An overhead view of the V.C. Summer plant; (e.g. Photo courtesy of High Flyer © 2017)By Eddy Moore, special to Statehouse Report | When South Carolina utilities abandoned two nuclear plants after spending $9 billion, S.C. House Speaker Jay Lucas urged lawmakers to “find the flaws that led to this systemic failure.”
House and Senate investigative committees diligently exposed feckless utility management and the folly of the Base Load Review Act, which insulated utility companies from financial risk and left ratepayers “holding the bag” for the project.
The investigations showed the legislature at its best and has produced proposed legislation that is a step forward. But these investigations still did not fully expose the root of the failure, which goes beyond the Base Load Review Act, the absence of an official public utility consumer advocate in South Carolina, or the makeup of the Public Service Commission.
These deficiencies stem, directly or indirectly, from a system of regulation that assigns profit to utilities based on the size of capital investments, rather than on most efficiently meeting the state’s energy needs.
This system was designed to solve a problem from 100 years ago: attracting the financial capital needed to build out an electric system, including power plants and power lines, to vast regions of the country that did not have the money to pay for it. Across the nation, state regulators made utility profits dependent on the amount of utility capital invested in useful structures within the utility territory—not on non-capital costs such as salaries, maintenance or fuel, all of which are passed through to customers without profit.
A bias towards capital investment remains: When faced with customer needs today, regulated utility companies still tend to favor solutions that require a large expenditure of capital rather than the increasingly diverse array of alternative services that also meet customer needs, often at lower cost.

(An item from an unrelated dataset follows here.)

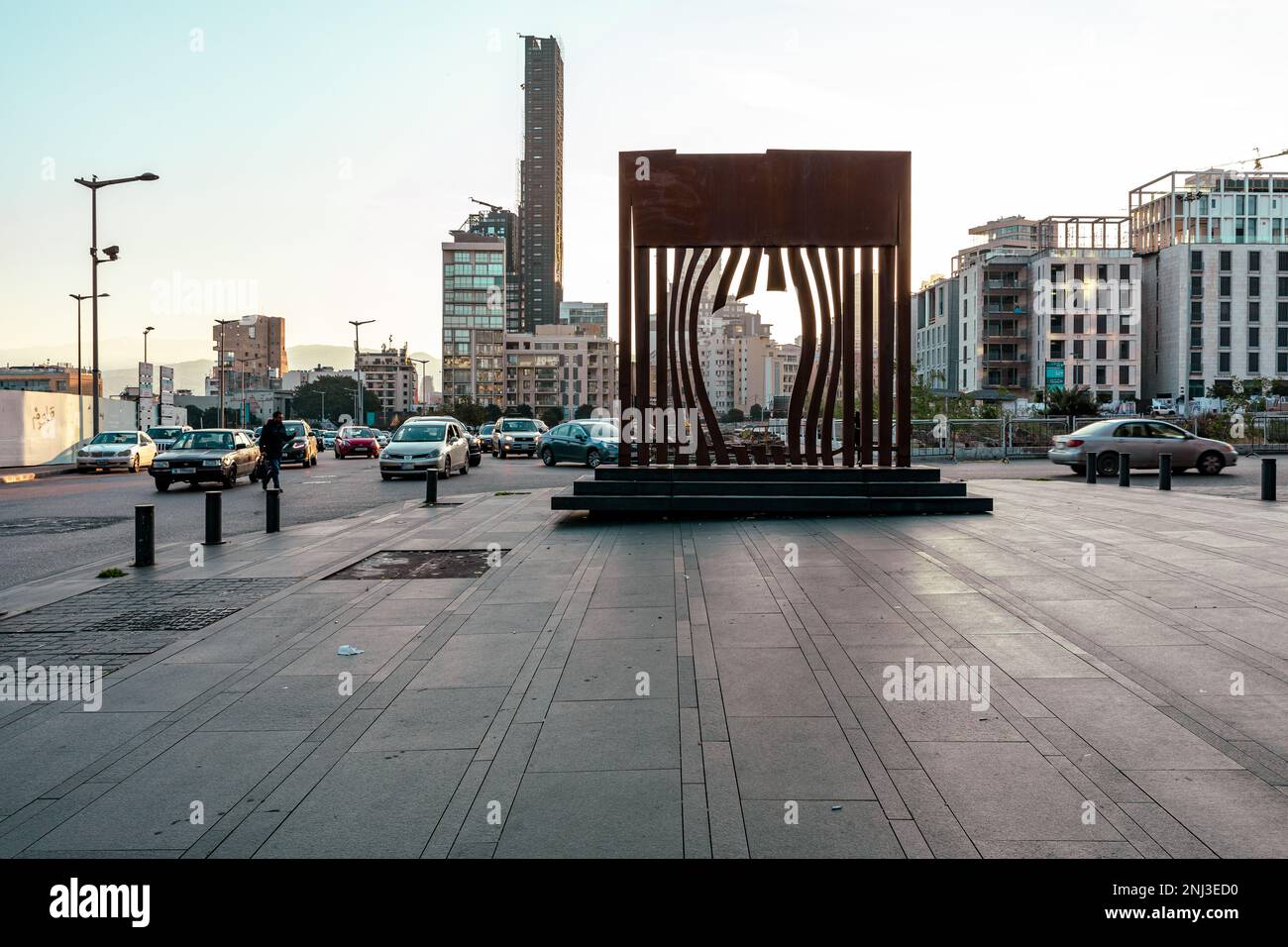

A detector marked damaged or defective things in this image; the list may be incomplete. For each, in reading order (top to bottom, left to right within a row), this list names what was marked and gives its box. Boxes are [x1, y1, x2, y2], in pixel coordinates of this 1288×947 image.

rusty corten steel [618, 149, 908, 470]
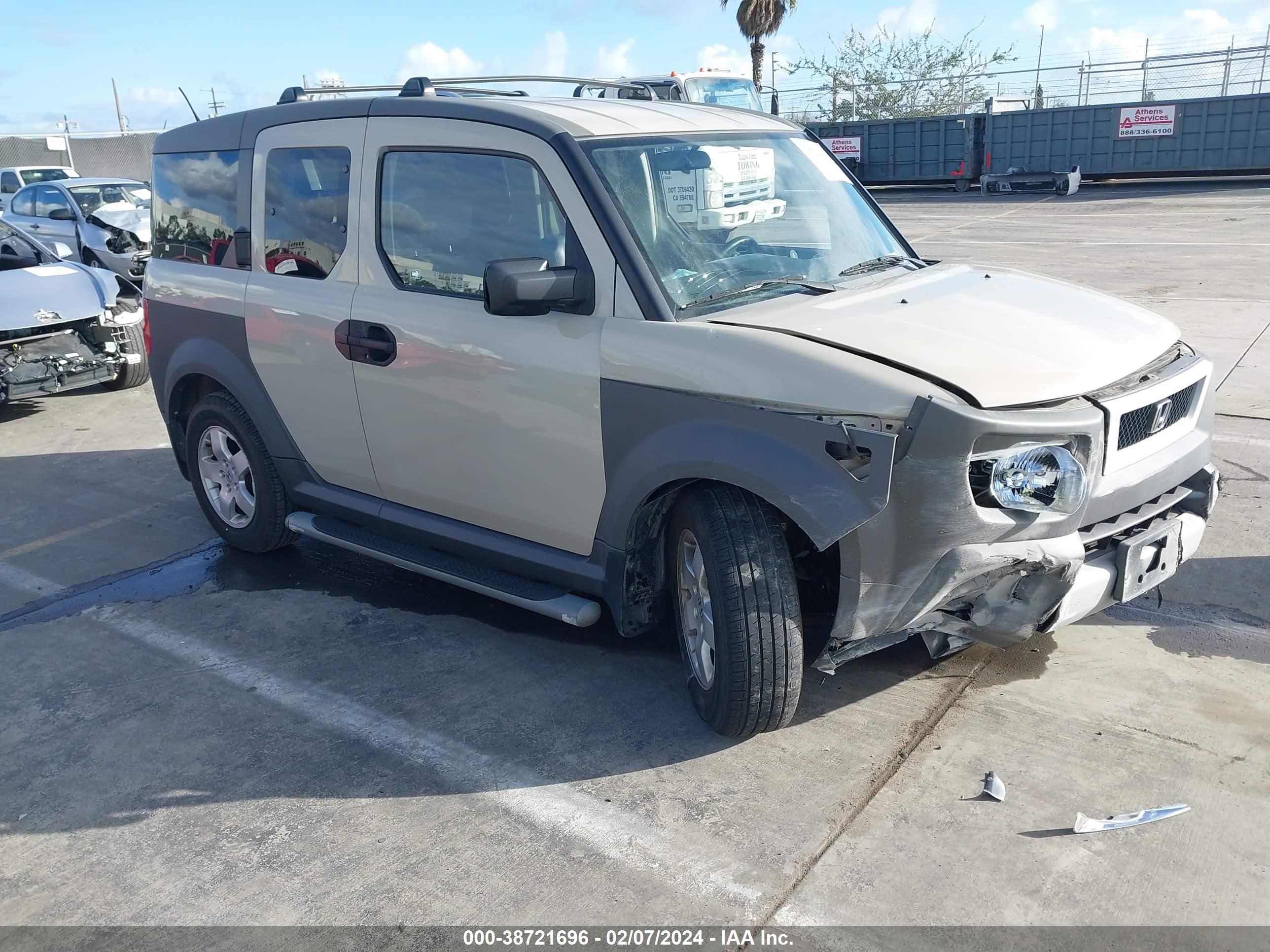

A decade ago, South Carolina regulated utilities could have chosen several pathways forward to meet projected customer needs. But the mother of all capital investments (and thus the mother of all profits) is a nuclear plant, which predictably became the solution they brought to the legislature, with enabling legislation: the Base Load Review Act.
Many utility regulators throughout the nation recognize this capital bias and are developing innovative responses so that utilities will continue to best serve customers as times change. South Carolina legislators should join this conversation, exploring regulatory models for what those in the industry call the “utility of the future.” More immediately, legislators should nurture the seeds of reform that have already been planted here in South Carolina:
First, our regulations already allow utilities to earn profit from saving energy on a performance basis. But our utilities still have a larger competing incentive to spend capital and sell more energy to recoup those investments, and we do not set a high bar for energy savings. This leaves hundreds of millions of dollars in savings on the table. We should require energy savings when it is the least-cost option, set ambitious energy savings targets to ensure cost savings and reduce a utility’s dependence on increased sales for profits. This is just one example of a trend towards “performance-based ratemaking” and away from rewards based purely on the amount of money sunk.
Second, our regulations require utilities to submit their plans for review. But they do not require a thorough comparison of capital-intensive solutions, such as power plants, with alternatives that require little or no utility capital investment, such as enabling groups of large energy users to reduce demand when grid costs are high or recognizing the value of customer-owned power production. Legislators in South Carolina need to ensure that all options are on the table—not just the ones in which utilities risk capital on behalf of ratepayers—and that plans are transparent and open to meaningful public participation and review.
Third, it is no longer necessary for the utility to be the only investor in energy production. South Carolina has made a strong start in the solar market—with the help and good work of our utility companies—but artificial legal barriers hamper market-based solar expansion. Burgeoning solar options, battery storage and a host of information-based technologies offer new ways for project developers and customers to participate in the energy economy. Legislators should embrace this trend, establishing clear customer rights to manage their own energy needs within a framework that rewards utilities for enabling the use of these technologies.
We will not make the most of the lessons learned from nuclear plant abandonment until we address its root cause. Much more is at stake than $9 billion: South Carolina electric utilities will likely take in over $70 billion during the next decade and over $100 billion during their current 15-year planning horizon. Regulatory decisions now will determine how that money is invested. Surely, we can find a more fitting and smart underlying motivator to allocate these funds for the benefit of all South Carolinians than maximizing utility capital investment.
Eddy Moore, a South Carolina native who served as an administrative law judge in Arkansas, is energy and climate program director with the S.C. Coastal Conservation League.